● Problem to work on: Can you repeat, word for word, the part of the text on set intersection that begins at the words "3. Given two" and stops after "time $O(\log s)$."?

# Data Structure for Set Intersection?

Is there any data structure that maintain a collection of set (of finite ground set) supporting the following operations? Any sublinear running time will be appreciated?

1. Init an empty set.
2. Add an element to a set.
3. Given two set, report whether they intersect.
• This is a very general question, because any data structure can support those operations with finite domain. Could you be a little more specific ? Eg. What complexity you need, what are you willing to sacrifice to get set operations etc. Apr 26 '13 at 10:40

If each set maintains a record of what other sets exist, and you have a total of $s > 0$ sets, you can easily turn any data structure for a collection (e.g. binary search trees, etc.) into one where you can have retrieval of an element of the intersection of two sets in time $O(\log s)$.

• Each set should have a unique identifier from some totally ordered set. If you explicitly name your sets $S_1, S_2, \ldots$ then the identifier could just be the index.

• You should implement a "registry" of the sets; a data structure which maintains a collection of all of the sets which you have defined. The registry should be implemented as a search-tree data structure, to allow easy retrieval (e.g. if you wish to delete the set) and linear-time traversal of the sets.

• Each set $S_j$ also maintains an "index" of each of the other sets — not a copy of them, but rather a data structure which is indexed by the labels of the other sets. This index will be used to maintain, for each set $S_k$, a binary search tree of all of the elements of $S_j \cap S_k$. (The two sets $S_j$ and $S_k$ share one copy of that search tree.)

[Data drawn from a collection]

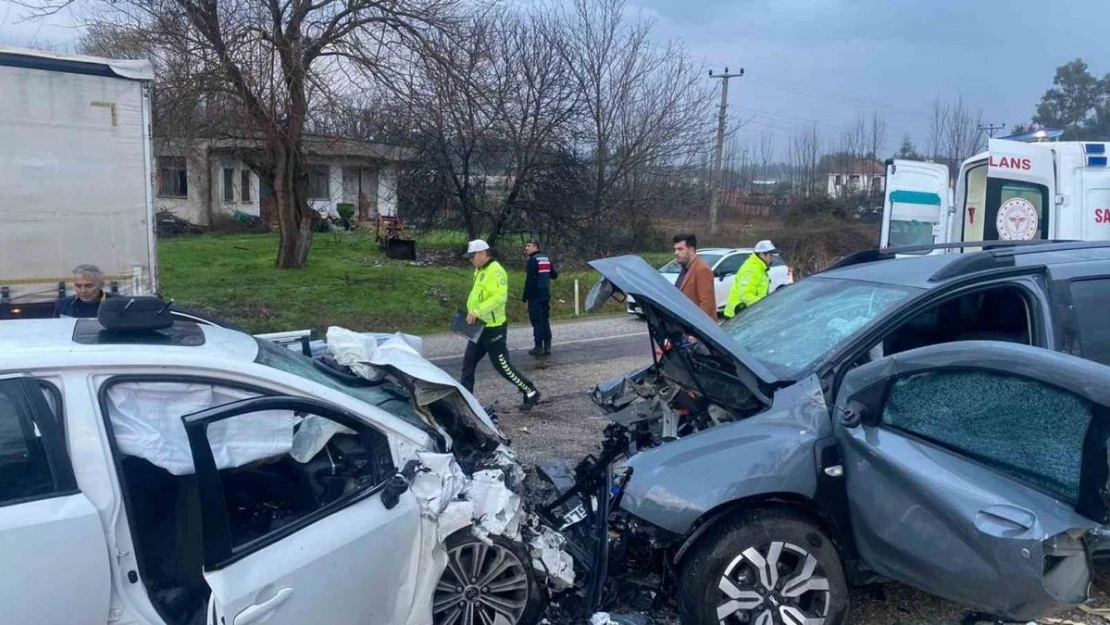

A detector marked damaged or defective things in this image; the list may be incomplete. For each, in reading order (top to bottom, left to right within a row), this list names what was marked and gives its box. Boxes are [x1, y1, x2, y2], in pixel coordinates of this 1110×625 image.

detached car door [0, 375, 110, 621]
white damaged car [2, 315, 572, 625]
detached car door [179, 395, 426, 625]
shattered windshield [253, 339, 428, 432]
shattered windshield [723, 277, 914, 377]
gray damaged suv [541, 243, 1110, 625]
detached car door [834, 344, 1110, 621]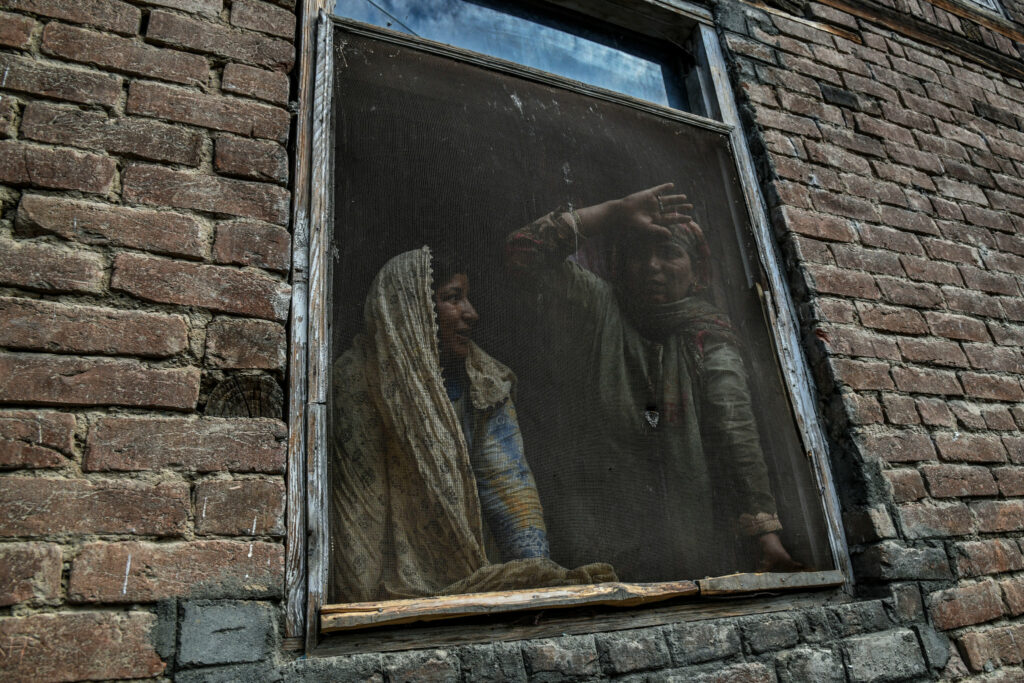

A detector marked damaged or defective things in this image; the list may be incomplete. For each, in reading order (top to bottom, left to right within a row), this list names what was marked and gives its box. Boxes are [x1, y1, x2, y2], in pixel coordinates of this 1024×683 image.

torn mesh screen [325, 26, 831, 602]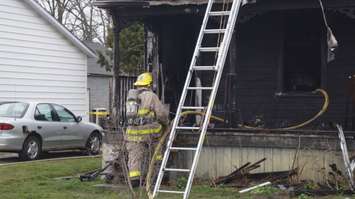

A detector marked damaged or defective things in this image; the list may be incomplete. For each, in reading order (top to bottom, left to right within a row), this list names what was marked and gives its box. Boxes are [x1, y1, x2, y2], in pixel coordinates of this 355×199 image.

fire damaged house [96, 0, 355, 181]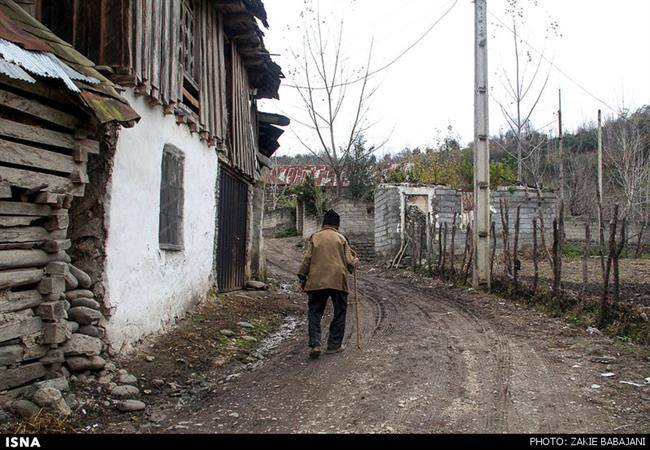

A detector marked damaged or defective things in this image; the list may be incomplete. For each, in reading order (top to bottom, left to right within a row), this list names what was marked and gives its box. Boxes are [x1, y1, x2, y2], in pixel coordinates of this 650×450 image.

rusted metal roof sheet [0, 0, 137, 125]
rusted metal roof sheet [260, 165, 340, 186]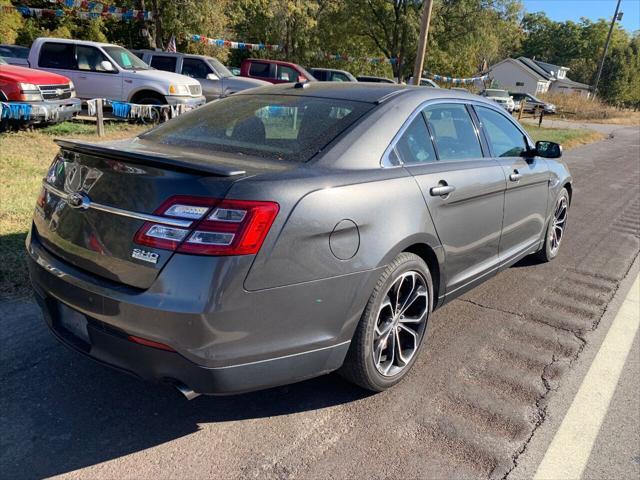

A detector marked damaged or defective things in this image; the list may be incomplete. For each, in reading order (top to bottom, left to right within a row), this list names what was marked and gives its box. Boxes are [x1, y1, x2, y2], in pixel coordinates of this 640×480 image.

cracked pavement [0, 123, 636, 476]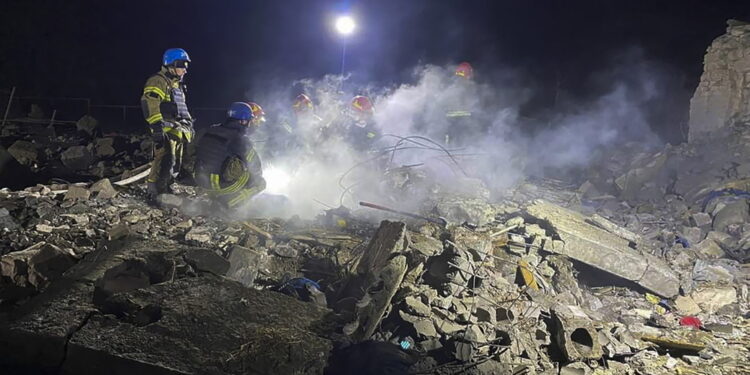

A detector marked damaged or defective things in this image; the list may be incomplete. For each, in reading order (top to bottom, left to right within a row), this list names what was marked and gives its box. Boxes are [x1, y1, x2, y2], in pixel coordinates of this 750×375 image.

broken concrete block [75, 116, 98, 138]
broken concrete block [6, 140, 38, 165]
broken concrete block [61, 146, 94, 171]
broken concrete block [64, 186, 91, 203]
broken concrete block [89, 178, 117, 200]
broken concrete block [712, 200, 748, 232]
broken concrete block [528, 201, 680, 298]
broken concrete block [184, 250, 231, 276]
broken concrete block [226, 245, 268, 286]
broken concrete block [692, 286, 740, 312]
broken concrete block [552, 306, 604, 364]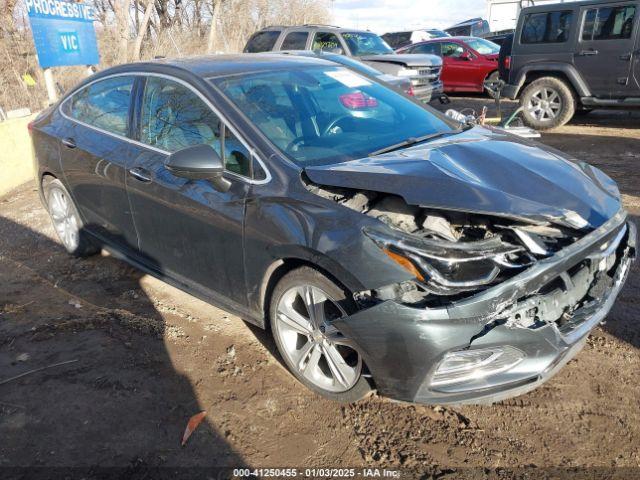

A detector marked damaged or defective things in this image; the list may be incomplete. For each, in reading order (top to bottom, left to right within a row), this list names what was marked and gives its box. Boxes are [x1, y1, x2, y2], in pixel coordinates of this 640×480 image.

damaged chevrolet cruze [31, 54, 636, 404]
broken headlight [364, 227, 528, 294]
cracked hood [302, 126, 624, 230]
crumpled front bumper [336, 212, 636, 404]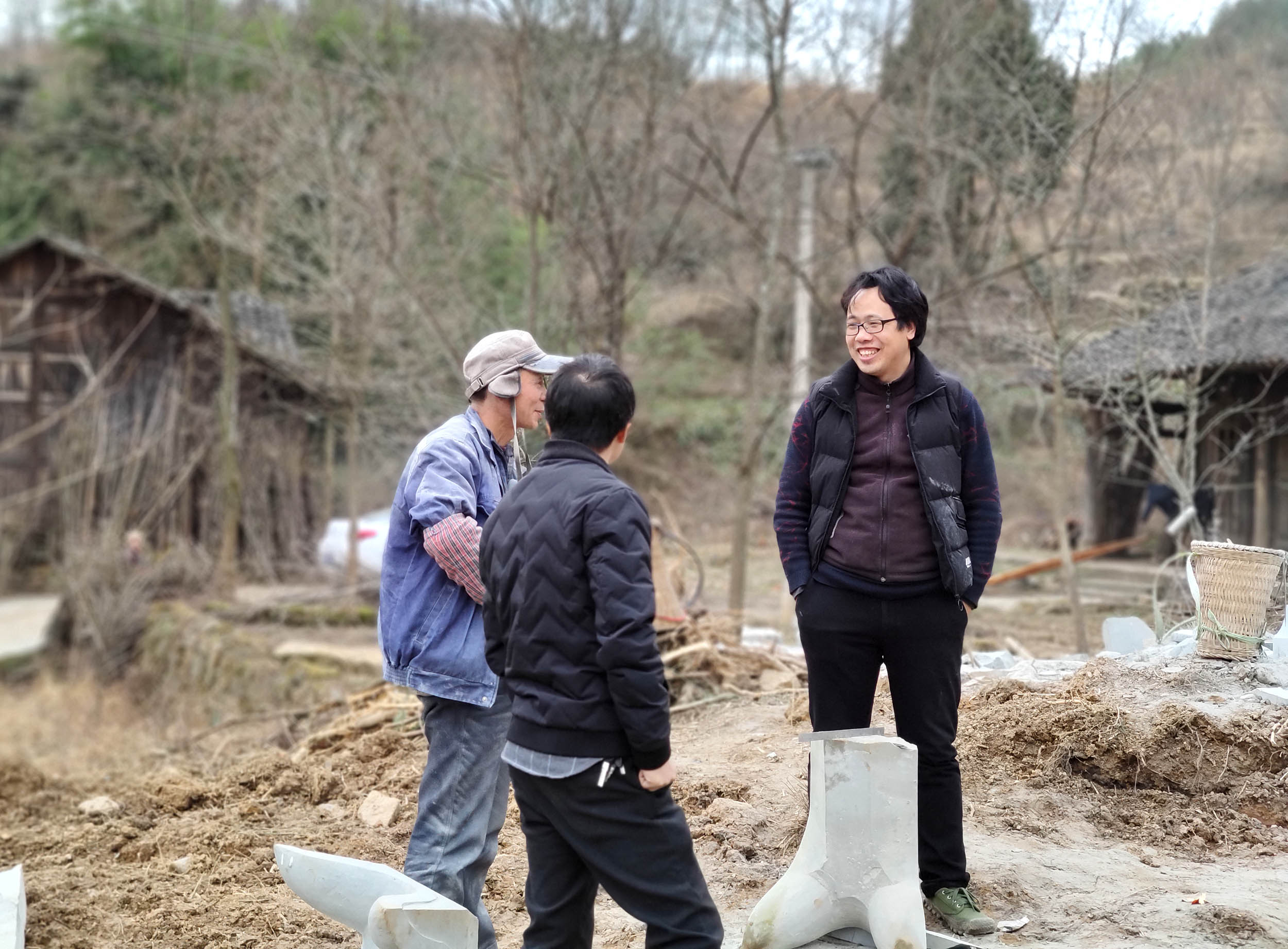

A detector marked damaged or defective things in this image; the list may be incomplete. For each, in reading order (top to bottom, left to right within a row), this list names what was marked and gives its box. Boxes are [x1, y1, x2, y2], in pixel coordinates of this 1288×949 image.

broken concrete slab [0, 592, 61, 664]
broken concrete slab [1252, 685, 1288, 705]
broken concrete slab [77, 798, 121, 819]
broken concrete slab [355, 788, 399, 824]
broken concrete slab [747, 731, 927, 947]
broken concrete slab [0, 865, 24, 947]
broken concrete slab [274, 844, 477, 947]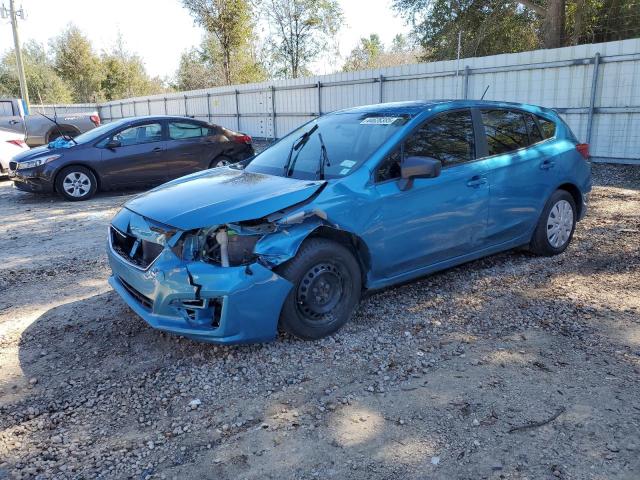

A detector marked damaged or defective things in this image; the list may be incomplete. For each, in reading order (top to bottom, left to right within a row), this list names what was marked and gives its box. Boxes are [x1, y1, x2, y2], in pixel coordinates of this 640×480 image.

● Task solution:
3. Given two set, report whether they intersect.
• This is a very general question, because any data structure can support those operations with finite domain. Could you be a little more specific ? Eg. What complexity you need, what are you willing to sacrifice to get set operations etc. Apr 26 '13 at 10:40

If each set maintains a record of what other sets exist, and you have a total of $s > 0$ sets, you can easily turn any data structure for a collection (e.g. binary search trees, etc.) into one where you can have retrieval of an element of the intersection of two sets in time $O(\log s)$.